Proponents of restrictive ID laws often fall back on the argument that a government-ID requirement for voting is reasonable, because having an ID is a purported necessity in modern life. You have to have an ID to board a plane, they say. It’s a curious example they choose.
The first problem is that the example is irrelevant. Voting is at the heart of our constitutional order, guaranteed to every eligible citizen. Boarding a plane is a nice perk. The republic doesn’t crumble if the people don’t fly on planes.
But the example is also dead wrong. Actually, you don’t have to have an ID to board a plane. I proved this firsthand, when I had the opportunity to testify before a subcommittee of the Senate Judiciary Committee just over one year ago, on the propriety of voter ID laws. As recounted here in an ACS brief, when I got to Los Angeles airport, I had no photo ID in my wallet, government-issued or otherwise. Instead, I had two credit cards, a firing range card, a health insurance card, a blood donor card, a coffee shop frequent visitor card, and a few business cards, all without photos. I was also carrying a checkbook.
The TSA officer at the airport check-in station examined my boarding pass, and asked me to step aside for additional questions; another officer reviewed my other paperwork, and asked a bit more. I was then asked to step through the (regular) security line, where my bags were screened, and a backscatter image was taken.
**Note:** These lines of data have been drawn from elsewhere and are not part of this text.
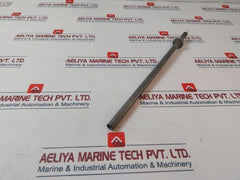 Dahlen 321292-01 Element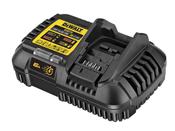 DeWalt XR Flex Volt Charger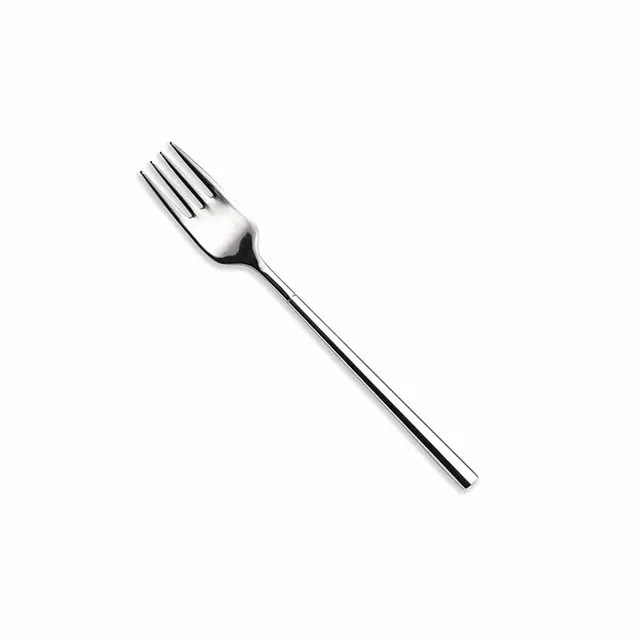 Artis Finity fourchette dessert 18,4 cm inox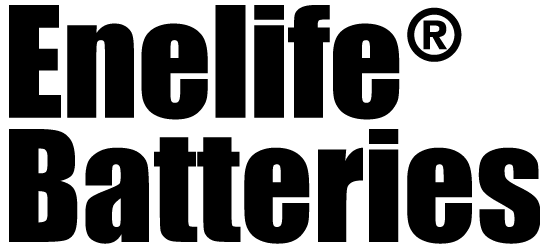 enelifebatteries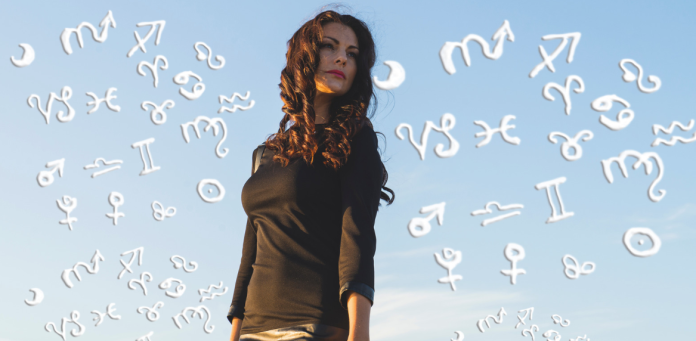 The Most Unlovable Zodiac Sign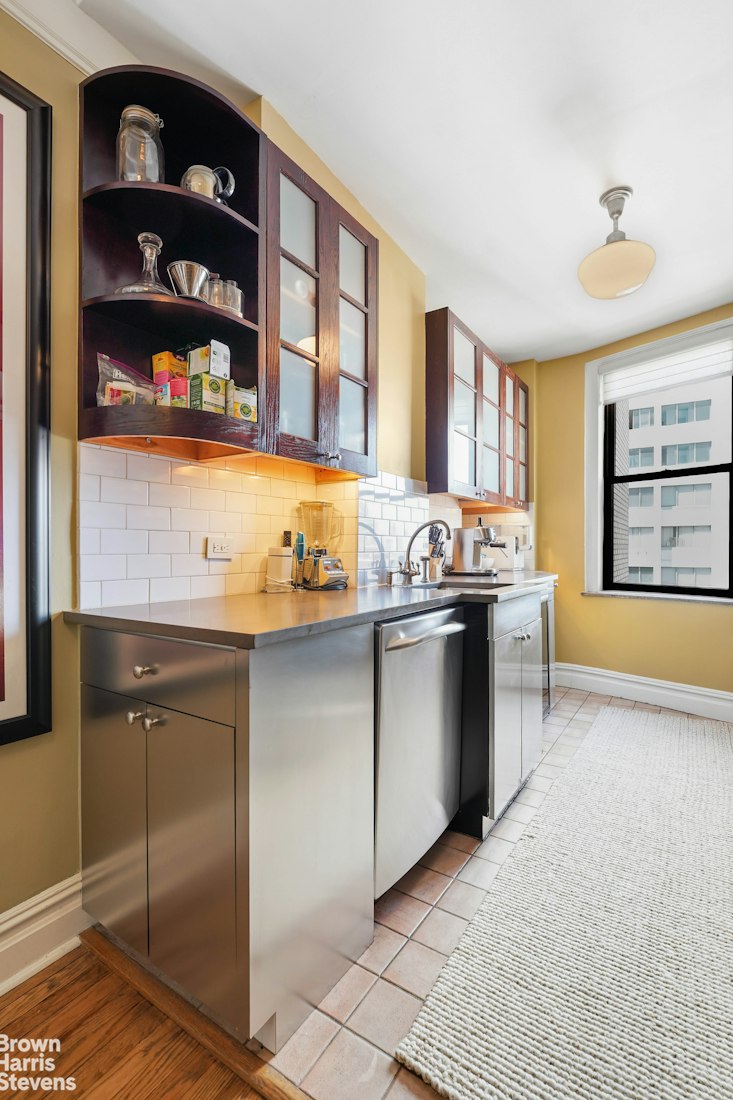 50 West 96th Street 14C Upper West Side New York NY 10025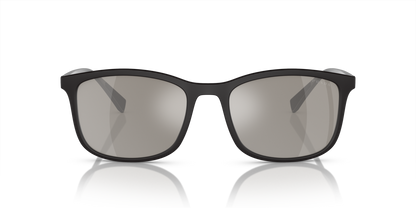 Prada Linea Rossa PS 01TS DG02B0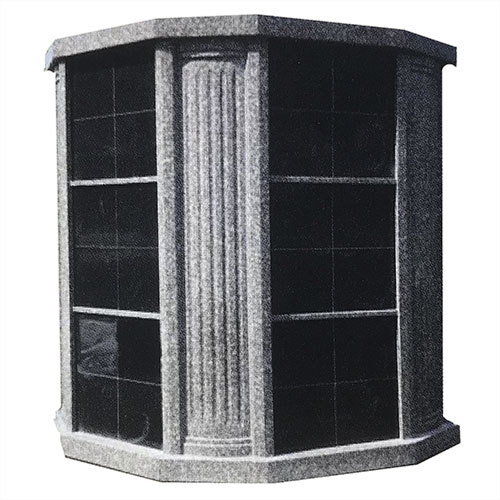 Commercial-Columbarium-7-500x500 Everlasting Monument Company - Commercial-Columbarium-7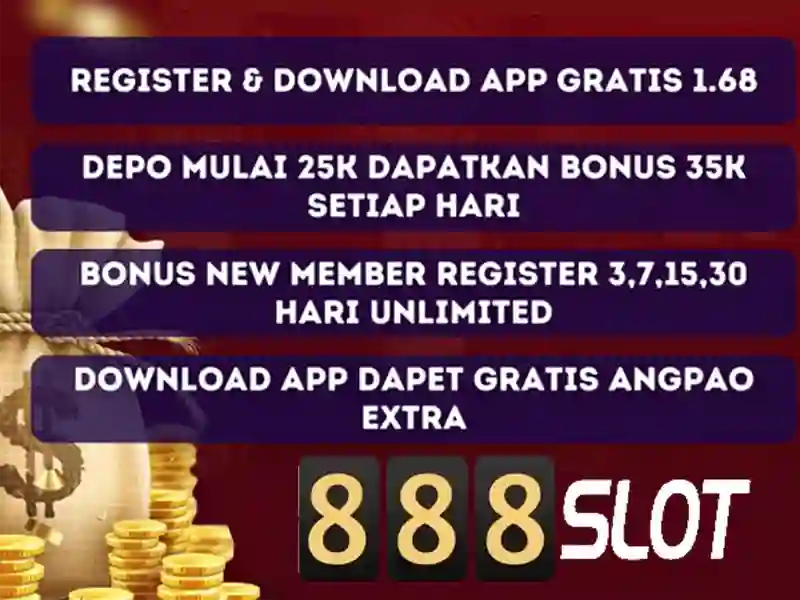goodman 888 slot – Tổng quan chủ đề và giá trị cốt lõi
I estimate that the procedure lasted approximately ten minutes longer than the normal procedure experienced by individuals in the same line who had photo identification on hand.
After clearing security, I enjoyed a beer in the airport Chili’s — without using photo ID. When I arrived in Washington, DC, I checked into my hotel — without using photo ID. I then made my way to the Dirksen Senate office building, and to the Committee’s hearing room — without using photo ID. Commercial vendors and federal governments alike have demonstrated that when it is financially or politically important to extend access even to citizens without certain photo identification, such citizens can be accommodated with minimal disruption to normal business practices.
Since my trip, I’ve often been asked whether my experience was a fluke, or a parlor trick. It was, emphatically, neither. It was policy — for years, the TSA and its predecessor agencies have consistently maintained a policy making sure that they can accommodate those without particular government-issued photo identification.
You may discuss why our learned judges believed this for all these years and never checked, or anything else you want to talk about.